** TASK TO CARRY OUT **
Write out again, line by line, the part of the material that opens with the line containing "How far apart" and closes with the line containing "1221 inches". Shift every distance given as an answer there by -25, and leave all other lines as they stand.

-------- GIVEN INFORMATION

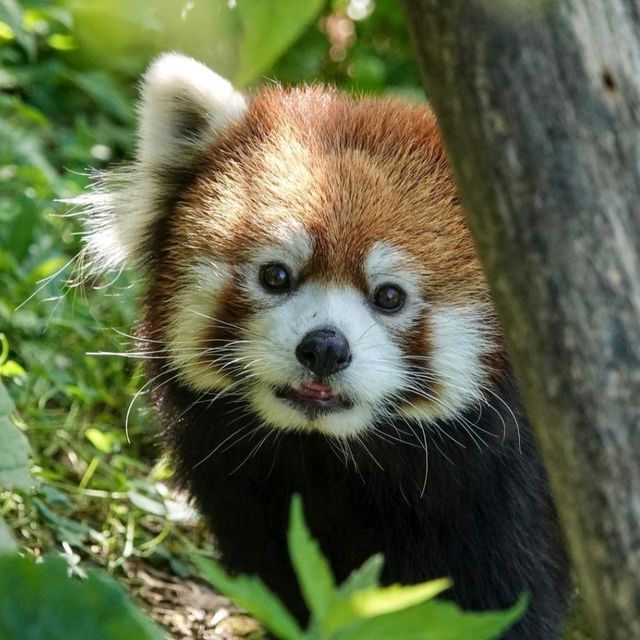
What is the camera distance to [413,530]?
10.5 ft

----------------
-------- GIVEN INFORMATION

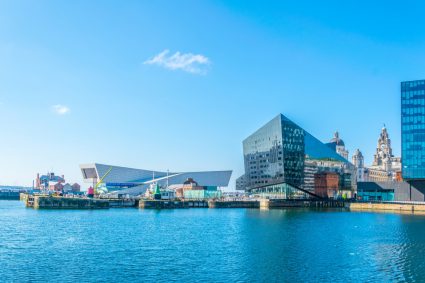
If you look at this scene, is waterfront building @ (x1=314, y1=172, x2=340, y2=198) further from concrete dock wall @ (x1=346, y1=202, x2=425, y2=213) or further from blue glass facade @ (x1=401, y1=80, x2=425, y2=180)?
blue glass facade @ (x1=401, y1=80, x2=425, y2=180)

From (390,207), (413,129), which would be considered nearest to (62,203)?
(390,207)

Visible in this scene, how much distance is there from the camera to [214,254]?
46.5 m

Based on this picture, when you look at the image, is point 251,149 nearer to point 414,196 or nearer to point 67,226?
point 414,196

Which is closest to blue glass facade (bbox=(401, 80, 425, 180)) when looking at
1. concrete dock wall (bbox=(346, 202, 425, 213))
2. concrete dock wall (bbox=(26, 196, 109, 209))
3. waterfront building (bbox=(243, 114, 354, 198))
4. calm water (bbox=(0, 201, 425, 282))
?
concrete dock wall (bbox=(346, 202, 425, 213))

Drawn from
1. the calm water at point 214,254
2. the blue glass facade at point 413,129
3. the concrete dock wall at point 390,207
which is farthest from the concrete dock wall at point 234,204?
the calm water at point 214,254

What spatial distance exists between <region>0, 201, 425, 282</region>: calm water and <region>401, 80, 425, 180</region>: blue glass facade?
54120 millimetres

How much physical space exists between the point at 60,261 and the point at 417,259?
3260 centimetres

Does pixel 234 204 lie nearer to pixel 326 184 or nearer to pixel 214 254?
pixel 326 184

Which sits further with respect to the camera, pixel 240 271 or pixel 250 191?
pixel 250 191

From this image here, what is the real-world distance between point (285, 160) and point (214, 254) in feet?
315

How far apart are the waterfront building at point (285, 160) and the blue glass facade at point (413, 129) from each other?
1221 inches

----------------

** ANSWER TO THE TASK **
How far apart are the waterfront building at point (285, 160) and the blue glass facade at point (413, 129) from each other?
1196 inches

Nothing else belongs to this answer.